RapidMiner: Handling nominal missing attributes

sav
sav New Altair Community Member
edited November 5 in Community Q&A
Hi fellas,

I'm a total noob in RapidMiner, I've just installed it on Mac.
My problem is sort of interesting for me. I'd appreciate any help. Here is my process:

image

In my process when I apply a "replace missing values" operation on a data set and run the process, only the numeric missing values are replaced by their Average value, nominal (binominal and polynominal) missing values are still missing and are not replaced.

image

However (this is where it gets strange for me) when I point on the output node of the "replace missing values" operator in the diagram (process view) I see that all missing values are replaced.

image

I'd really want to know if this is a bug or am I doing some ridiculous mistake.

Thanks a lot.
sav

Answers

  • earmijo
    earmijo New Altair Community Member
    From the operator's description:

    "For nominal attributes the mode is used for the average, i.e. the nominal value which occurs most often in the data.

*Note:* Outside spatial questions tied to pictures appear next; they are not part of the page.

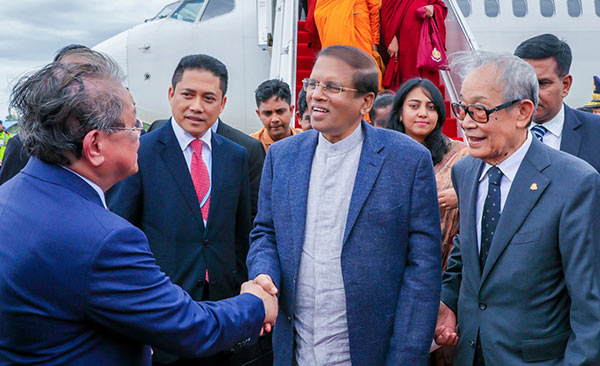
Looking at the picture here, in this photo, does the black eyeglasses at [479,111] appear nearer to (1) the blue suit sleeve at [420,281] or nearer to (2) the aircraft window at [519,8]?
(1) the blue suit sleeve at [420,281]

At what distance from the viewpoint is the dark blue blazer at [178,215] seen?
2.64m

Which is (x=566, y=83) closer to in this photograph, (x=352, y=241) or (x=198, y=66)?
(x=352, y=241)

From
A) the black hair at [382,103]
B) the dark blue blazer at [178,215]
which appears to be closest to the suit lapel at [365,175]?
the dark blue blazer at [178,215]

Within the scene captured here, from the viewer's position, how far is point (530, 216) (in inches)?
75.1

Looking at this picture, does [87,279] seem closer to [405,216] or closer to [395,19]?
[405,216]

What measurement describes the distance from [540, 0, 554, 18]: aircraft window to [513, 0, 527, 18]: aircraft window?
0.37 m

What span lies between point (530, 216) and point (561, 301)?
0.33 meters

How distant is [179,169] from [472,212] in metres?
1.48

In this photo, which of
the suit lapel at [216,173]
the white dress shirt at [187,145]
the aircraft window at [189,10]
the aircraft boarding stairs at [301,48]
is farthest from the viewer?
the aircraft window at [189,10]

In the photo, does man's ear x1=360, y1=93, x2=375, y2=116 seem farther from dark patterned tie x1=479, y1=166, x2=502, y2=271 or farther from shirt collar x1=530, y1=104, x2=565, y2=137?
shirt collar x1=530, y1=104, x2=565, y2=137

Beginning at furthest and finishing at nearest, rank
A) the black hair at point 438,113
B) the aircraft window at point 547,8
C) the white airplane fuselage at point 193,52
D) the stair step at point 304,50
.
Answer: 1. the aircraft window at point 547,8
2. the white airplane fuselage at point 193,52
3. the stair step at point 304,50
4. the black hair at point 438,113

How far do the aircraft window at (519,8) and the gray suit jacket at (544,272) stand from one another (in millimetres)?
10084

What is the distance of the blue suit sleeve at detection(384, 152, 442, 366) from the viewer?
6.70ft

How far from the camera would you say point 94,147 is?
1.61 meters
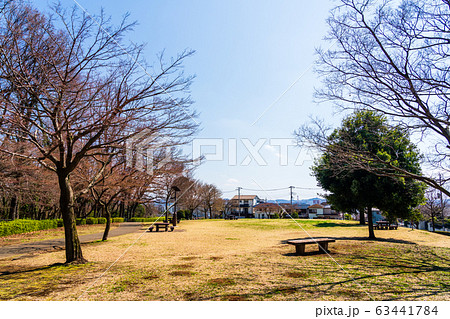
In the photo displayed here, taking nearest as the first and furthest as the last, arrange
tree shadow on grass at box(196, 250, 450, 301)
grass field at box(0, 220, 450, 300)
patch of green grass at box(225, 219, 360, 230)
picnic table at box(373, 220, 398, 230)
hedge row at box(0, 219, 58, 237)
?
tree shadow on grass at box(196, 250, 450, 301)
grass field at box(0, 220, 450, 300)
hedge row at box(0, 219, 58, 237)
picnic table at box(373, 220, 398, 230)
patch of green grass at box(225, 219, 360, 230)

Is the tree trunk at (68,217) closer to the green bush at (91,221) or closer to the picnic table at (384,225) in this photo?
the green bush at (91,221)

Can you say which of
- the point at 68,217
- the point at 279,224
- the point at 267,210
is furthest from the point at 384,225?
the point at 267,210

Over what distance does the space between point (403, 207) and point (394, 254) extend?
7.30 metres

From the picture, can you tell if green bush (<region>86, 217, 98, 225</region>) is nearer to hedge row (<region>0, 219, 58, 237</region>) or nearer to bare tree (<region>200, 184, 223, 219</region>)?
hedge row (<region>0, 219, 58, 237</region>)

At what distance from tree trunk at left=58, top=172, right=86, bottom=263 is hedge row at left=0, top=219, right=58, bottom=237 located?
1238 centimetres

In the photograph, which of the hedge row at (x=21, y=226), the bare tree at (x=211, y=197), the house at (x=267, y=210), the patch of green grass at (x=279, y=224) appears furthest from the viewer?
the house at (x=267, y=210)

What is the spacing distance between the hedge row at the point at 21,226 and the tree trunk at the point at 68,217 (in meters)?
12.4

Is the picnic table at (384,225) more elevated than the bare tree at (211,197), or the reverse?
the bare tree at (211,197)

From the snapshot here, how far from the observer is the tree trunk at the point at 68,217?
816 cm

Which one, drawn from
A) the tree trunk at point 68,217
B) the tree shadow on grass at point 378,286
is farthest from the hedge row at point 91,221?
the tree shadow on grass at point 378,286

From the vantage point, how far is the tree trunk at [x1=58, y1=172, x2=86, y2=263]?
8156 mm

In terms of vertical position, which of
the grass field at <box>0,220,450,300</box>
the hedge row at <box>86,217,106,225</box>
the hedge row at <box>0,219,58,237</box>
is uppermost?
the grass field at <box>0,220,450,300</box>

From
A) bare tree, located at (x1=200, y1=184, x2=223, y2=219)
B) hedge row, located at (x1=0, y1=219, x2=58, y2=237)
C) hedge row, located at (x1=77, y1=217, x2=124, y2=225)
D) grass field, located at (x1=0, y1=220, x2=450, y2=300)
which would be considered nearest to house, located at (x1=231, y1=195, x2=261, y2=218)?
bare tree, located at (x1=200, y1=184, x2=223, y2=219)

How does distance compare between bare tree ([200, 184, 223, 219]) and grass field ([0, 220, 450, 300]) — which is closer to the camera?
grass field ([0, 220, 450, 300])
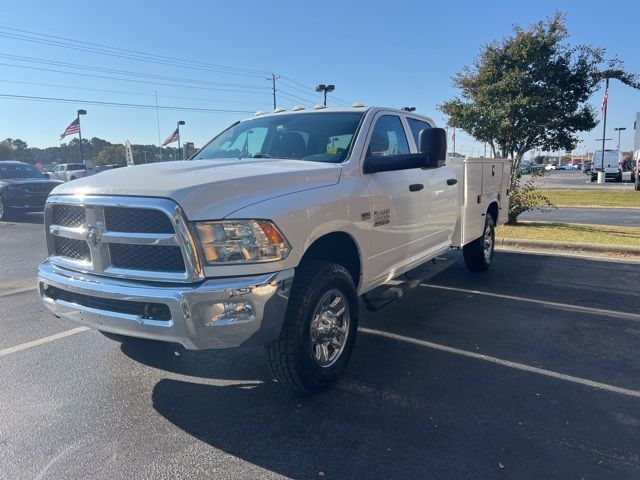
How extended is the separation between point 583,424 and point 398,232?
2063 millimetres

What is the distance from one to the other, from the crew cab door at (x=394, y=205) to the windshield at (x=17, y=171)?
14.7m

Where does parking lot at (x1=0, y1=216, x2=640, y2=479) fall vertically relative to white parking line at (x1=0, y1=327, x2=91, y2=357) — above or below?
below

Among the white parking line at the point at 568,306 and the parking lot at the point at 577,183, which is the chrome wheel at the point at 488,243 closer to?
the white parking line at the point at 568,306

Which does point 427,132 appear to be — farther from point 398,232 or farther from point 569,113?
point 569,113

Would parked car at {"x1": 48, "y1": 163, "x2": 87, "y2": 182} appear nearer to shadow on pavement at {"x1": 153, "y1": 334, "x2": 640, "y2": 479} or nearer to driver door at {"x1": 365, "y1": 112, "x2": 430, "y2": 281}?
driver door at {"x1": 365, "y1": 112, "x2": 430, "y2": 281}

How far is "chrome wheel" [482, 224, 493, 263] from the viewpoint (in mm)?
7367

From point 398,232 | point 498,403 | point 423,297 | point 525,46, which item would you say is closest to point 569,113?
point 525,46

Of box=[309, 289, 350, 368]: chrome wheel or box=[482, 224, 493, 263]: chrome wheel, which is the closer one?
box=[309, 289, 350, 368]: chrome wheel

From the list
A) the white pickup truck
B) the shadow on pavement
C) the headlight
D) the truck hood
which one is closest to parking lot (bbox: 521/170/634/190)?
the white pickup truck

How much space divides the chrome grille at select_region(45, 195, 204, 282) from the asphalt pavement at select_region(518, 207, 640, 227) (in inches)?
513

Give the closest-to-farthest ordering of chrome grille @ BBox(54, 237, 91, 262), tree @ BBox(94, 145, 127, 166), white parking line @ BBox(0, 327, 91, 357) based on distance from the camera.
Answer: chrome grille @ BBox(54, 237, 91, 262)
white parking line @ BBox(0, 327, 91, 357)
tree @ BBox(94, 145, 127, 166)

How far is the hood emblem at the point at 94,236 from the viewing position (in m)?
3.08

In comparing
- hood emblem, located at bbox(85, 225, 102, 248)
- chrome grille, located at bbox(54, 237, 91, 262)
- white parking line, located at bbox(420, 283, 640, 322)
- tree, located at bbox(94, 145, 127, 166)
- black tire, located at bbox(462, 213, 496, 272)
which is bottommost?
white parking line, located at bbox(420, 283, 640, 322)

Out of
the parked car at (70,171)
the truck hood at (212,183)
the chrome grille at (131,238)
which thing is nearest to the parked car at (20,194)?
the truck hood at (212,183)
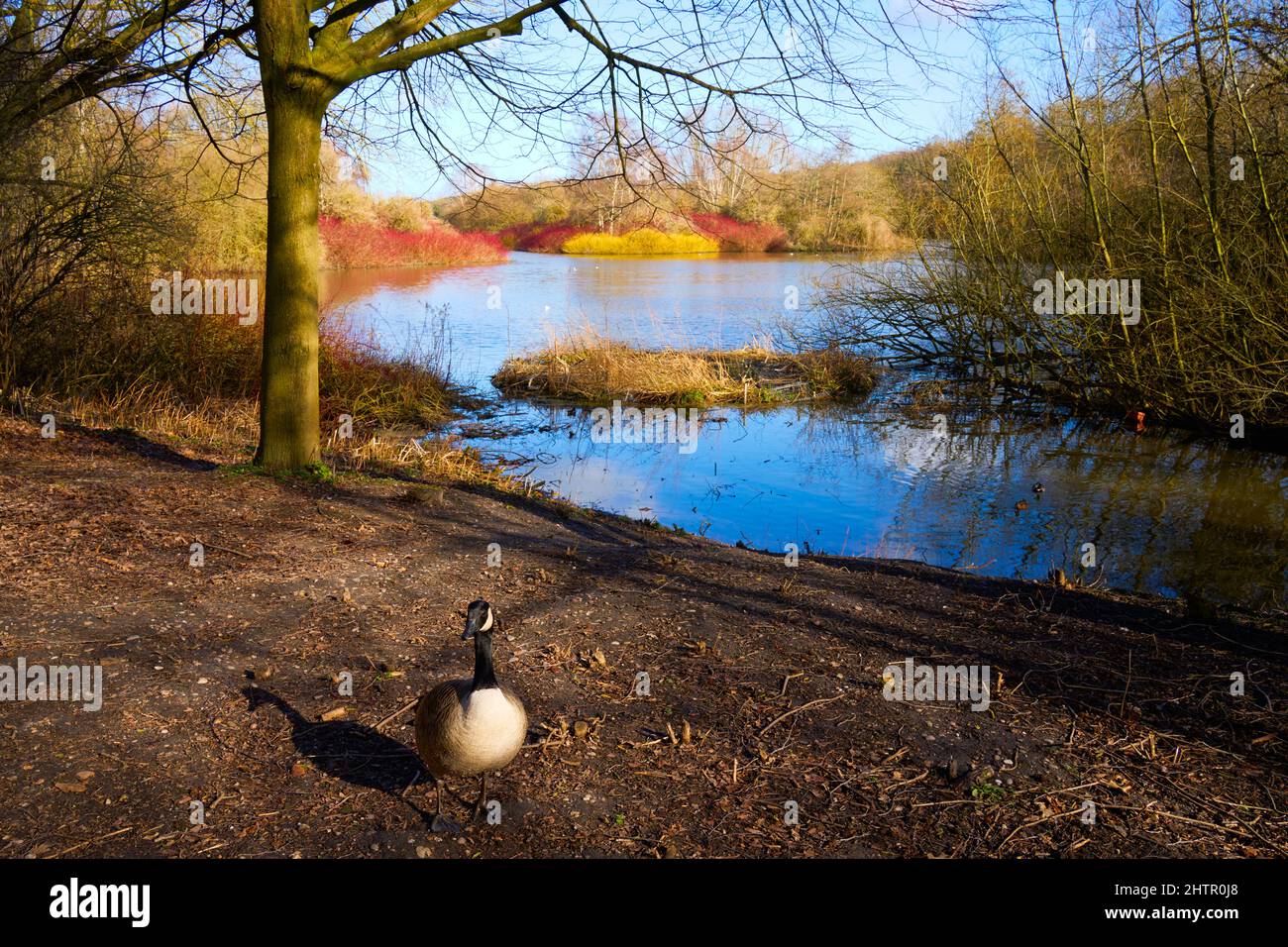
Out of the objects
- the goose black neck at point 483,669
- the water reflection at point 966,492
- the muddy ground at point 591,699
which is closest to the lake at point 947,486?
the water reflection at point 966,492

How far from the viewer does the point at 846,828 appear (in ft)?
11.1

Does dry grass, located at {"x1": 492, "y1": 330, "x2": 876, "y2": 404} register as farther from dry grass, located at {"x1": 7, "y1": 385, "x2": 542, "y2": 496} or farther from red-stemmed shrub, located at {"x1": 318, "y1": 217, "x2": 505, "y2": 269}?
red-stemmed shrub, located at {"x1": 318, "y1": 217, "x2": 505, "y2": 269}

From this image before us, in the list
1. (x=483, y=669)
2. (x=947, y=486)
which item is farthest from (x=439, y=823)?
(x=947, y=486)

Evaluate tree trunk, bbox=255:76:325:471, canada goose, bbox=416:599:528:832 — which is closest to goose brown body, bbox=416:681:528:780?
canada goose, bbox=416:599:528:832

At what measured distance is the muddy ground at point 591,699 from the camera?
131 inches

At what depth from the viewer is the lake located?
8.71 m

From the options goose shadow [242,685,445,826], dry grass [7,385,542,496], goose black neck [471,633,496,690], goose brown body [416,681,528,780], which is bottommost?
goose shadow [242,685,445,826]

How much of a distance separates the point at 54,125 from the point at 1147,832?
41.3 feet

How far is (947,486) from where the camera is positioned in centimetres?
1135

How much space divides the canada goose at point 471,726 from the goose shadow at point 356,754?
0.96 feet

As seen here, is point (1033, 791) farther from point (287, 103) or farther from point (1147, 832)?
point (287, 103)

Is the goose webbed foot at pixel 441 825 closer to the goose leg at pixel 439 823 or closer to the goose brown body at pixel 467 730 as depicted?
the goose leg at pixel 439 823

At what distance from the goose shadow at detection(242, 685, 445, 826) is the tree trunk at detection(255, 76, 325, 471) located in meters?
3.42
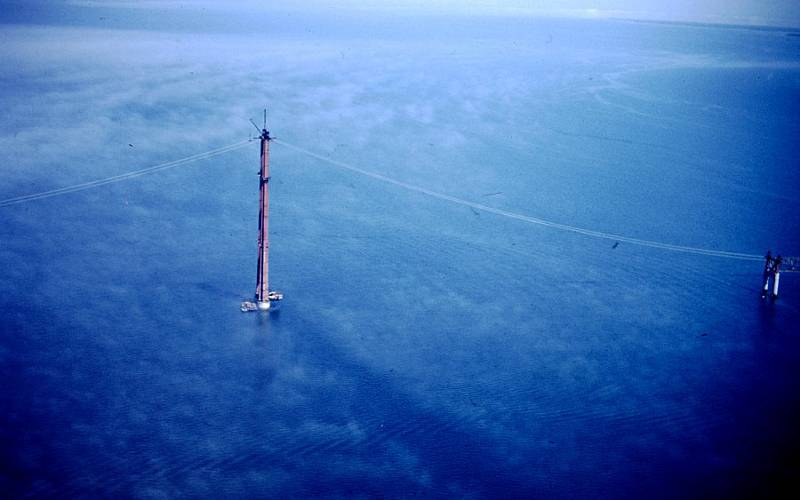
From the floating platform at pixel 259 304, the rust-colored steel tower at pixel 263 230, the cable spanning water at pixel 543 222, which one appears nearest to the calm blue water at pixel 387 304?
the floating platform at pixel 259 304

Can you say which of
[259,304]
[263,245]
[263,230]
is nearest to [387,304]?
[259,304]

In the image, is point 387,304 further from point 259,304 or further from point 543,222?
point 543,222

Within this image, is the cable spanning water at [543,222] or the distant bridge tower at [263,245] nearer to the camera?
the distant bridge tower at [263,245]

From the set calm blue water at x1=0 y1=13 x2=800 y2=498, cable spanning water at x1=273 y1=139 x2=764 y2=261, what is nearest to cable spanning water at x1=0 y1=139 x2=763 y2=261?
cable spanning water at x1=273 y1=139 x2=764 y2=261

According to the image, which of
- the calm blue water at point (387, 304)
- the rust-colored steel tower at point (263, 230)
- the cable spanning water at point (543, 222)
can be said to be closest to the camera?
the calm blue water at point (387, 304)

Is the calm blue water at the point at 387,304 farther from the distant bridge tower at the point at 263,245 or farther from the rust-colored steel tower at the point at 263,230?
the rust-colored steel tower at the point at 263,230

For nominal attributes and replacement type zero the first nominal value defined for this attribute is used. The replenishment "value" indicates that the user defined parameter should be used for the replacement."

    They get replaced by the mode. If you don't want this, replace only the numeric variables by subsetting them.

    Hope this helps,

    Ernesto
  • sav
    sav New Altair Community Member
    Hi,
    Thanks for the reply.

    The problem is Nominal values dont get replaced by anything when I look at the "Result Perspective/view" and when I export the results missing nominal values are still missing but missing Numeric values are replaced by the average, and the interesting thing is: all missing values seem replaced when I roll-over the result node in process view (as shown in the pictures above)... as if the "replace missing values" operator ignores the nominal values when it comes to results but not in the "process viw (where you design the process)"

    what I want is to replace missing numeric values with their average (which happens), and to replace missing nominal values with their mode (which doesnt happen). This is the out put of values.preprocessing (an output of the "replace missing values" operator)

    image

    I'd appreciate any help

    Thanks,
    Sav
  • Marco_Boeck
    Marco_Boeck New Altair Community Member
    Hi,

    the metadata preview (which you see in the tooltip when hovering over the node) is just that: a preview which may or may not become reality after operator execution. You just don't know what will happen sometimes without actually executing the operator (and we obviously cannot do that for the preview), so the metadata preview may be wrong.
    That aside, there was indeed a bug involved here which prevented the replacement of nominal attributes. I have fixed the problem so your process should work once the next update gets released.

    Regards,
    Marco
  • sav
    sav New Altair Community Member
    Thanks Marco... you guys have created an awesome tool. You actually got me quite interested in Data Mining. It's a shame I found RapidMiner at the end of the semester.